START
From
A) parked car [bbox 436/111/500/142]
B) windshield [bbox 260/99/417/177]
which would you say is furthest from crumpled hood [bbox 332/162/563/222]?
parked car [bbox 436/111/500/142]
END
Lay out every line of the material as a Markdown table with the columns "Row" and "Line", numbering the rows in order and omitting any blank lines.

| Row | Line |
|---|---|
| 1 | From |
| 2 | A) parked car [bbox 436/111/500/142] |
| 3 | B) windshield [bbox 260/99/417/177] |
| 4 | which would you say is furthest from crumpled hood [bbox 332/162/563/222]? |
| 5 | parked car [bbox 436/111/500/142] |